A wider embrace for Obama is a turning point from his two midterm elections. But it’s at least partly a rite of passage for former presidents. “Most of them — maybe not President Trump, but most of them — are viewed more favorably after they leave office,” Axelrod said.
Notably, during the Obama presidency, former President Bill Clinton was the in-demand surrogate heavyweight, especially for moderates trying to survive Republican peaks in 2010 and 2014. Clinton was a pivotal voice in Obama’s 2012 reelection effort, with Obama making him the “secretary of explaining things” after Clinton’s overwhelming support speech at the Democratic convention when Obama was locked in a tight battle with Republican Mitt Romney.
“Bill Clinton was the MVP for us in 2012,” said Axelrod.
Now Clinton is two decades away from the White House, and the #MeToo movement has forced some people to reevaluate its history of sexual misconduct allegations.
“It’s always been difficult to bring in National Democrats during an interim period, and it doesn’t help if they bring a lot of baggage,” Smith said of Clinton.

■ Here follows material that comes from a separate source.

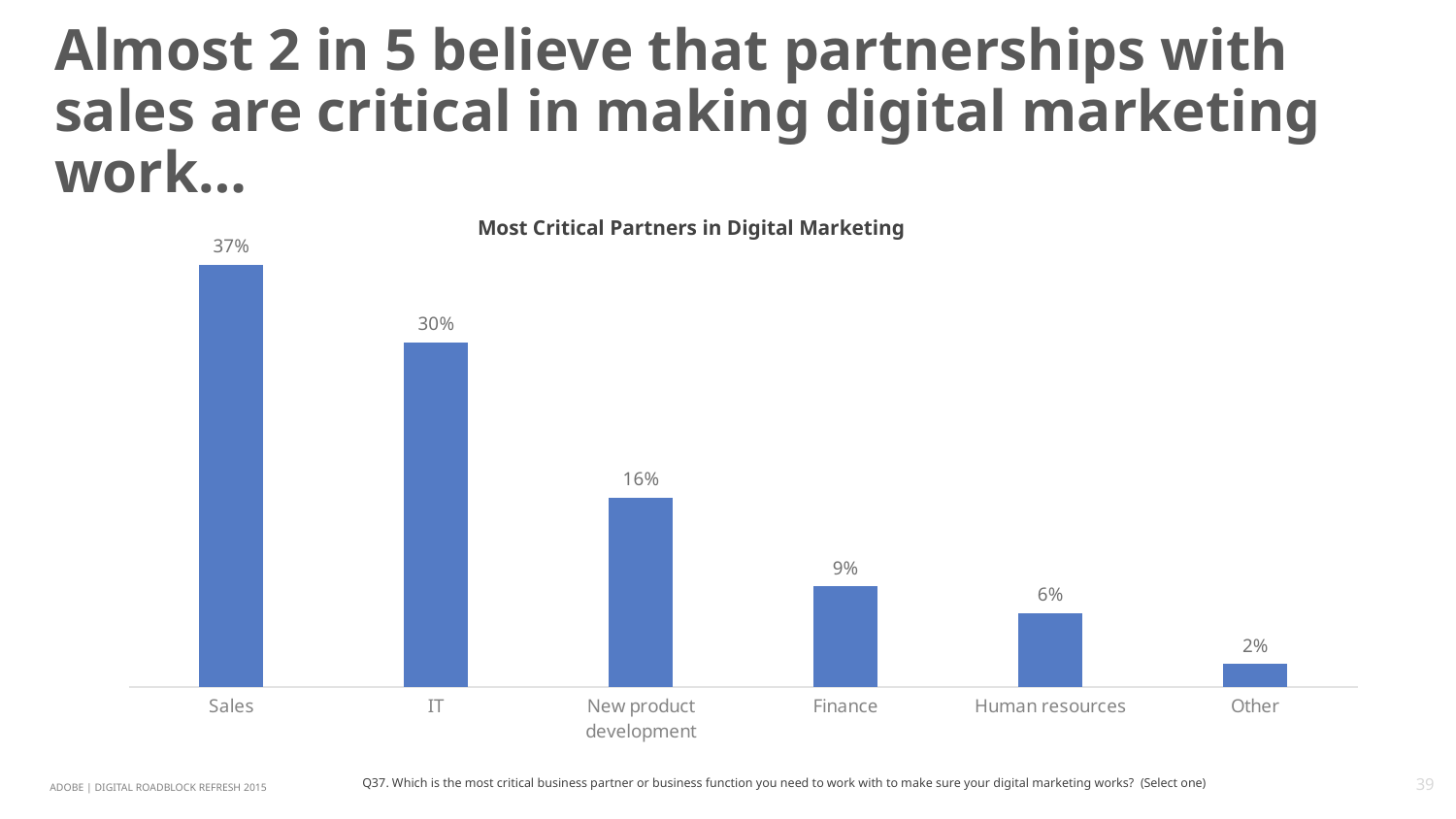
Which category has the lowest value? Other What is the value for New product development? 16% Which category has the highest value? Sales What is the difference between the values for Sales and IT? 7% What is the difference between the values for Finance and Other? 7% What is the value for IT? 30% What is the title of the chart? Most Critical Partners in Digital Marketing Which is larger, the value for Finance or the value for Human resources? Finance What is the value for Sales? 37% What kind of chart is shown on the slide? Bar chart How many categories are shown in the chart? 6 What is the value for Human resources? 6%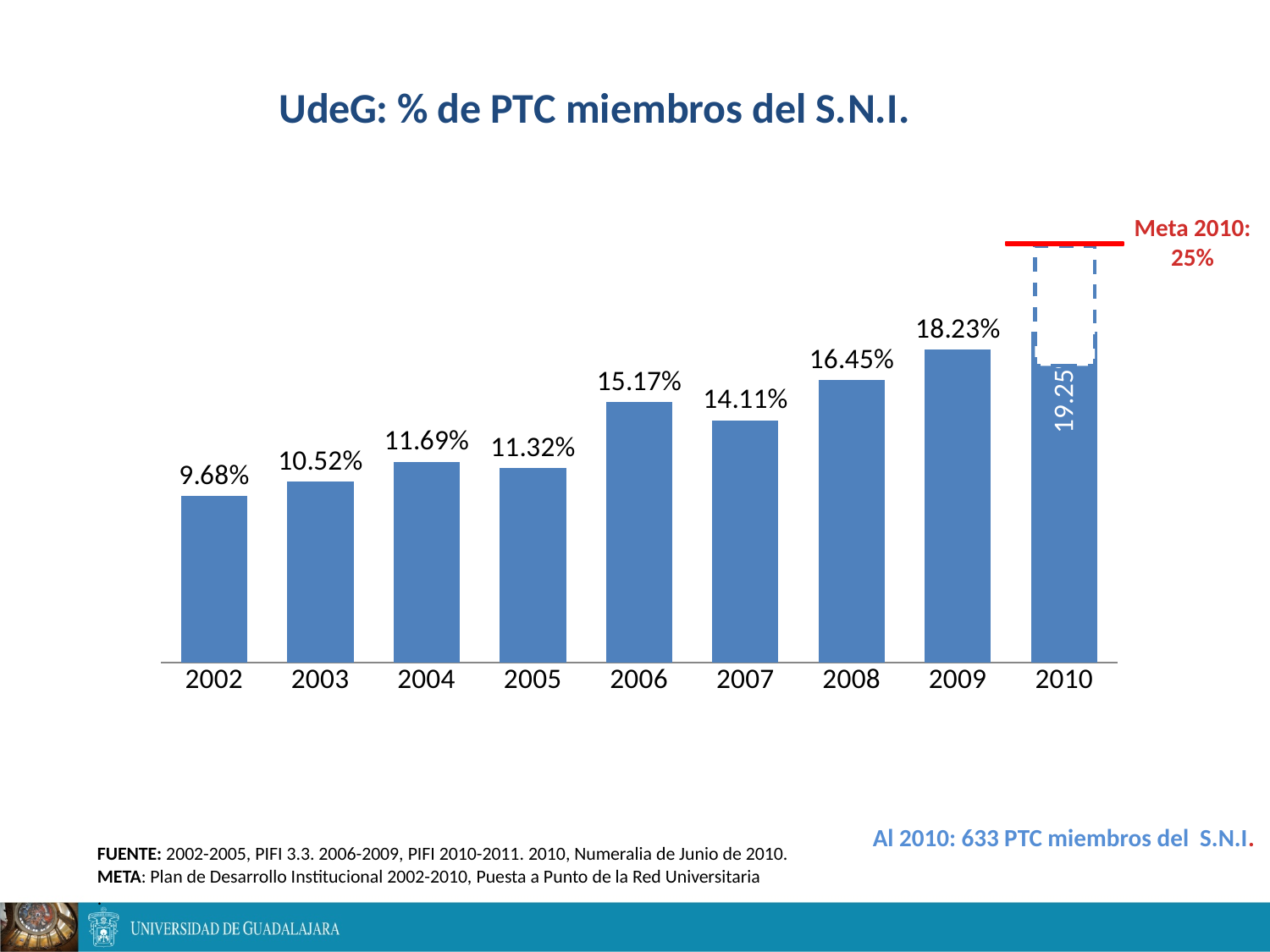
Which year has the lowest value? 2002 Which is larger, the value for 2006 or the value for 2007? 2006 What is the target (Meta) value shown for 2010? 25% How many years are shown on the x axis? 9 What is the difference between the values for 2009 and 2008? 1.78% Which is larger, the value for 2004 or the value for 2005? 2004 What is the value for 2006? 15.17% What is the value for 2009? 18.23% What is the value for 2007? 14.11% Which year has the highest bar? 2010 What kind of chart is this? Bar chart What is the value for 2002? 9.68%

Axelrod was more cautious and simply said, “It’s a different time.”
But he said Obama and Clinton have a similar approach.
“What Clinton and Obama share is a kind of unique ability to get around complicated political arguments of the time, just talk in common sense,” Axelrod said. “They are storytellers. I think you’ll see that again when he gets there.’
Learn more about the issues and factors involved in the 2022 midterm elections at https://apnews.com/hub/explaining-the-elections. And follow the AP’s election coverage at https://apnews.com/hub/2022-midterm-elections.
This story has been corrected to show that Abrams, not Kemp, is trying to relieve the governor.